*TASK TO COMPLETE*
Copy out the entries that follow exactly, leaving every picture behind.

Start of Block

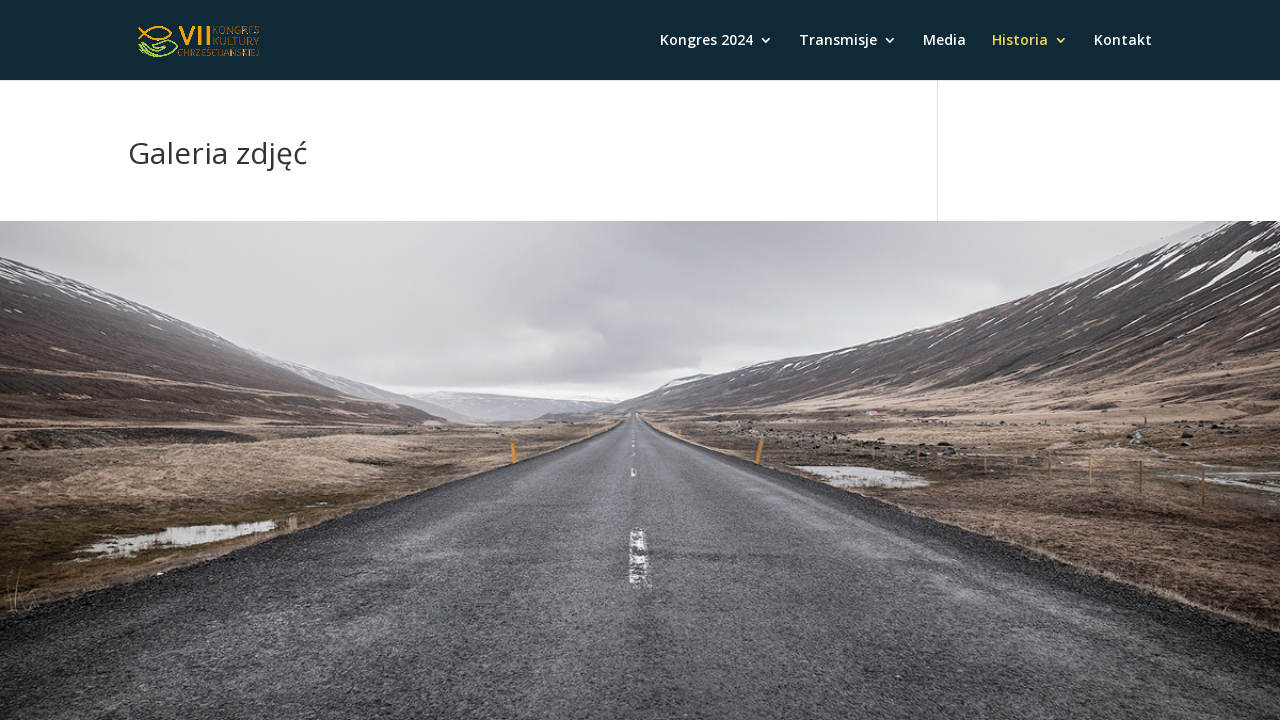

--- FILE ---
content_type: text/css
request_url: https://kongres.lublin.pl/wp-content/themes/kongres/style.css?ver=4.27.1
body_size: 1130
content:
/*
Theme Name: Kongres
Theme URI: 
Author: Kacper Pazur
Author URI: http://alento.pl/
Template: Divi
*/
.home .et_pb_fullwidth_header {	z-index: 20;}
/* SLIDER */
#slider {	height: 900px;	width:100%;	min-height: 500px;	position: absolute;	color: #fff;	font-weight: 100;	overflow: hidden;}
#slider .slide {	position: absolute;	left: 0;	right: 0;	top: 0;	bottom: 0;	background-size: cover;	background-repeat: no-repeat;	background-position: center center;	-webkit-transition: opacity 1s ease-in-out;	-moz-transition: opacity 1s ease-in-out;	-o-transition: opacity 1s ease-in-out;	transition: opacity 1s ease-in-out;}
@keyframes sliderFadeInOut {	0% {		opacity:1;		transform:scale(1);		-webkit-transform:scale(1);		-moz-transform:scale(1);		-o-transform:scale(1);	}
	45% {		opacity:1;	}
	55% {		opacity:0;	}
	89% {		transform:scale(2);		-webkit-transform:scale(2);		-moz-transform:scale(2);		-o-transform:scale(2);	}
	90% {		opacity:0;		transform:scale(1);		-webkit-transform:scale(1);		-moz-transform:scale(1);		-o-transform:scale(1);	}}
@keyframes sliderFadeInSlide {	0% {		opacity:1;		transform:scale(1) translate(0,0);		-webkit-transform:scale(1) translate(0,0);		-moz-transform:scale(1) translate(0,0);		-o-transform:scale(1) translate(0,0);	}
	45% {		opacity:1;	}
	55% {		opacity:0;	}
	89% {		transform:scale(2) translate(-10%,0);		-webkit-transform:scale(2) translate(-10%,0);		-moz-transform:scale(2) translate(-10%,0);		-o-transform:scale(2) translate(-10%,0);	}
	90% {		opacity:0;		transform:scale(1) translate(0,0);		-webkit-transform:scale(1) translate(0,0);		-moz-transform:scale(1) translate(0,0);		-o-transform:scale(1) translate(0,0);	}}

#slider .slide {	animation-timing-function: linear;	animation-iteration-count: infinite;	animation-duration: 20s;}
#slider .slide:nth-child(1) {	animation-name: sliderFadeInSlide;	animation-delay: 10s;}
#slider .slide:nth-child(2) {	animation-name: sliderFadeInOut;	animation-delay: 0s;}
.sliderOverlay {	position: absolute;	left: 0;	right: 0;	top: 0;	bottom: 0;	background: #001a25;	opacity: 0.9;}
.sliderContent {	position: absolute;	left: 0;	right: 0;	top: 0;	bottom: 0;	text-align: center;}
.sliderContent:before {	content: '';	display: inline-block;	width: 1px;	height: 100%;	vertical-align: middle;}
.sliderContent > div {	display: inline-block;	vertical-align: middle;	max-width: 90%;}
#slide_1 {	background-image: url(img/bg1.jpg);}
#slide_2{	background-image: url(img/bg2.jpeg);}
.sliderContent img {	max-width: 60%;}

.callL {	font-size: 50px;	display: inline-block;	font-weight: 900;line-height: 35px;	text-transform: uppercase;	color: #F1D85C;	margin-top: 10px;}
.callM {	font-size: 20px;	display: block;	font-weight: 100;	text-transform: uppercase;}
.slogan {	display: block;color: #868889;font-size: 24px;font-weight: 400;margin-bottom: 70px;}
.adnotation {color: #777;	font-size: 12px;}

@media only screen and ( max-width: 950px ) {	.slogan {		font-size: 15px;		margin-bottom: 30px;	}}

/* koniec slider */

.home .et_pb_section.et_pb_section_1.et_section_regular:before {content: '';position: absolute;left: 0;top: -36px;width: 100%;height: 80px;background: #f5f5f5;-webkit-transform: skewY(-2.5deg);-moz-transform: skewY(-2.5deg);-ms-transform: skewY(-2.5deg);-o-transform: skewY(-2.5deg);transform: skewY(-2.5deg);/* -webkit-backface-visibility: hidden; */z-index: 99;}
.home div#et-main-area {top: -80px;position: relative;margin-bottom: -80px;}
header#main-header.et-fixed-header {background: rgba(0,26,37,0.9);}
.footer-widget .et_pb_widget {text-align: center;margin-left: auto;margin-right: auto;float: none;}
footer#main-footer{	position:relative;}
/*footer#main-footer:before {content: '';position: absolute;left: 0;top: -36px;width: 100%;height: 80px;background: #001a25;-webkit-transform: skewY(2.5deg);-moz-transform: skewY(2.5deg);-ms-transform: skewY(2.5deg);-o-transform: skewY(2.5deg);transform: skewY(2.5deg);-webkit-backface-visibility: hidden;z-index: 2;}
#main-content {	margin-bottom: 80px;}*/
div#sponsorzy img {margin: 0 5px;}
#footer-widgets {padding: 2% 0 0;}
@media (min-width: 981px){	.et_pb_gutters3 .footer-widget {		margin: 0 5.5% 3.5% 0;	}}

.home .et_pb_code.et_pb_module.et_pb_code_0 {min-height: 500px;}

#top-menu ul.sub-menu li ul.sub-menu li ul.sub-menu li a {width: 360px;}

#top-menu ul.sub-menu li ul.sub-menu li ul.sub-menu {width: 400px;}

End of Block

*ANSWER TO THIS TASK*
--- FILE ---
content_type: text/css
request_url: https://kongres.lublin.pl/wp-content/themes/kongres/style.css?ver=4.27.1
body_size: 1130
content:
/*
Theme Name: Kongres
Theme URI: 
Author: Kacper Pazur
Author URI: http://alento.pl/
Template: Divi
*/
.home .et_pb_fullwidth_header {	z-index: 20;}
/* SLIDER */
#slider {	height: 900px;	width:100%;	min-height: 500px;	position: absolute;	color: #fff;	font-weight: 100;	overflow: hidden;}
#slider .slide {	position: absolute;	left: 0;	right: 0;	top: 0;	bottom: 0;	background-size: cover;	background-repeat: no-repeat;	background-position: center center;	-webkit-transition: opacity 1s ease-in-out;	-moz-transition: opacity 1s ease-in-out;	-o-transition: opacity 1s ease-in-out;	transition: opacity 1s ease-in-out;}
@keyframes sliderFadeInOut {	0% {		opacity:1;		transform:scale(1);		-webkit-transform:scale(1);		-moz-transform:scale(1);		-o-transform:scale(1);	}
	45% {		opacity:1;	}
	55% {		opacity:0;	}
	89% {		transform:scale(2);		-webkit-transform:scale(2);		-moz-transform:scale(2);		-o-transform:scale(2);	}
	90% {		opacity:0;		transform:scale(1);		-webkit-transform:scale(1);		-moz-transform:scale(1);		-o-transform:scale(1);	}}
@keyframes sliderFadeInSlide {	0% {		opacity:1;		transform:scale(1) translate(0,0);		-webkit-transform:scale(1) translate(0,0);		-moz-transform:scale(1) translate(0,0);		-o-transform:scale(1) translate(0,0);	}
	45% {		opacity:1;	}
	55% {		opacity:0;	}
	89% {		transform:scale(2) translate(-10%,0);		-webkit-transform:scale(2) translate(-10%,0);		-moz-transform:scale(2) translate(-10%,0);		-o-transform:scale(2) translate(-10%,0);	}
	90% {		opacity:0;		transform:scale(1) translate(0,0);		-webkit-transform:scale(1) translate(0,0);		-moz-transform:scale(1) translate(0,0);		-o-transform:scale(1) translate(0,0);	}}

#slider .slide {	animation-timing-function: linear;	animation-iteration-count: infinite;	animation-duration: 20s;}
#slider .slide:nth-child(1) {	animation-name: sliderFadeInSlide;	animation-delay: 10s;}
#slider .slide:nth-child(2) {	animation-name: sliderFadeInOut;	animation-delay: 0s;}
.sliderOverlay {	position: absolute;	left: 0;	right: 0;	top: 0;	bottom: 0;	background: #001a25;	opacity: 0.9;}
.sliderContent {	position: absolute;	left: 0;	right: 0;	top: 0;	bottom: 0;	text-align: center;}
.sliderContent:before {	content: '';	display: inline-block;	width: 1px;	height: 100%;	vertical-align: middle;}
.sliderContent > div {	display: inline-block;	vertical-align: middle;	max-width: 90%;}
#slide_1 {	background-image: url(img/bg1.jpg);}
#slide_2{	background-image: url(img/bg2.jpeg);}
.sliderContent img {	max-width: 60%;}

.callL {	font-size: 50px;	display: inline-block;	font-weight: 900;line-height: 35px;	text-transform: uppercase;	color: #F1D85C;	margin-top: 10px;}
.callM {	font-size: 20px;	display: block;	font-weight: 100;	text-transform: uppercase;}
.slogan {	display: block;color: #868889;font-size: 24px;font-weight: 400;margin-bottom: 70px;}
.adnotation {color: #777;	font-size: 12px;}

@media only screen and ( max-width: 950px ) {	.slogan {		font-size: 15px;		margin-bottom: 30px;	}}

/* koniec slider */

.home .et_pb_section.et_pb_section_1.et_section_regular:before {content: '';position: absolute;left: 0;top: -36px;width: 100%;height: 80px;background: #f5f5f5;-webkit-transform: skewY(-2.5deg);-moz-transform: skewY(-2.5deg);-ms-transform: skewY(-2.5deg);-o-transform: skewY(-2.5deg);transform: skewY(-2.5deg);/* -webkit-backface-visibility: hidden; */z-index: 99;}
.home div#et-main-area {top: -80px;position: relative;margin-bottom: -80px;}
header#main-header.et-fixed-header {background: rgba(0,26,37,0.9);}
.footer-widget .et_pb_widget {text-align: center;margin-left: auto;margin-right: auto;float: none;}
footer#main-footer{	position:relative;}
/*footer#main-footer:before {content: '';position: absolute;left: 0;top: -36px;width: 100%;height: 80px;background: #001a25;-webkit-transform: skewY(2.5deg);-moz-transform: skewY(2.5deg);-ms-transform: skewY(2.5deg);-o-transform: skewY(2.5deg);transform: skewY(2.5deg);-webkit-backface-visibility: hidden;z-index: 2;}
#main-content {	margin-bottom: 80px;}*/
div#sponsorzy img {margin: 0 5px;}
#footer-widgets {padding: 2% 0 0;}
@media (min-width: 981px){	.et_pb_gutters3 .footer-widget {		margin: 0 5.5% 3.5% 0;	}}

.home .et_pb_code.et_pb_module.et_pb_code_0 {min-height: 500px;}

#top-menu ul.sub-menu li ul.sub-menu li ul.sub-menu li a {width: 360px;}

#top-menu ul.sub-menu li ul.sub-menu li ul.sub-menu {width: 400px;}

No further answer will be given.